GIVEN PROBLEM: Convert the material, starting with the line that contains "As portrayed in" and going on through the end, into a Markdown table with the columns Row and Line. Omit any blank lines.

Material from a data collection:
↓

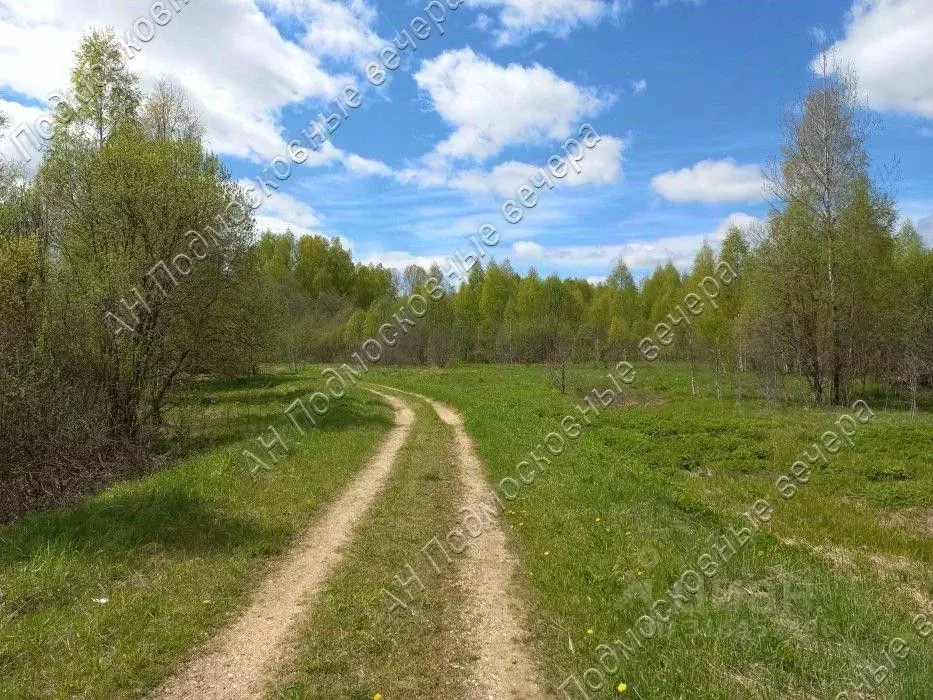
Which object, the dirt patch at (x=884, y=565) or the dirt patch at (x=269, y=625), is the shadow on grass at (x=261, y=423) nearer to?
the dirt patch at (x=269, y=625)

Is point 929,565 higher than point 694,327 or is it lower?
lower

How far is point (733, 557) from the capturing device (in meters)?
8.11

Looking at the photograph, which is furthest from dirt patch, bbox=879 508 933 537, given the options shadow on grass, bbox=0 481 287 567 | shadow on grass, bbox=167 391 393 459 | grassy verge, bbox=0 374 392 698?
shadow on grass, bbox=167 391 393 459

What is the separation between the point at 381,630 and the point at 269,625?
1313 millimetres

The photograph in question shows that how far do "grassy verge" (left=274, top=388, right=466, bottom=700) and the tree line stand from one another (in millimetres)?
9166

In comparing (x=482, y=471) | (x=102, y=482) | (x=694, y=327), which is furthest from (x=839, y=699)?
(x=694, y=327)

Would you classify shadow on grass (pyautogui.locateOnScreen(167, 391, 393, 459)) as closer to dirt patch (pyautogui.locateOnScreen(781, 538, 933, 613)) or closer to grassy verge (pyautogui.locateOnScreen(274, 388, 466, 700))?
grassy verge (pyautogui.locateOnScreen(274, 388, 466, 700))

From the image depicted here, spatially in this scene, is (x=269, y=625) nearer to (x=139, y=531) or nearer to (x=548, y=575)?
(x=548, y=575)

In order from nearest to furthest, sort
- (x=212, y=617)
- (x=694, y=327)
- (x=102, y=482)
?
(x=212, y=617) → (x=102, y=482) → (x=694, y=327)

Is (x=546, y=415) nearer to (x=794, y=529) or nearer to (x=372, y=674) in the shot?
(x=794, y=529)

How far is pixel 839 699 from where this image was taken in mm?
4785

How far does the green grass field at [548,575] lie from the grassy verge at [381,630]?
0.10ft

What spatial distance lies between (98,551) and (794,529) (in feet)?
39.4

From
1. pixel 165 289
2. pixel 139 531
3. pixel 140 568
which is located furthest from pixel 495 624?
pixel 165 289
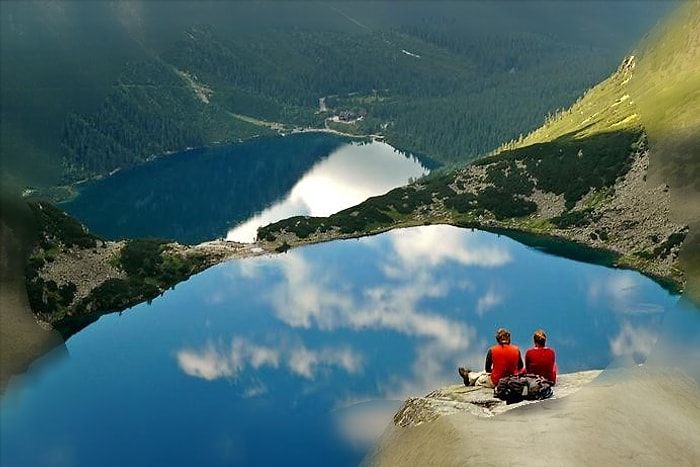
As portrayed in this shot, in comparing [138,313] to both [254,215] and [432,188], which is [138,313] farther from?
[254,215]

↑

RESULT OF THE EXERCISE:
| Row | Line |
|---|---|
| 1 | As portrayed in this shot, in comparing [138,313] to both [254,215] and [432,188], which is [138,313] farther from? |
| 2 | [254,215] |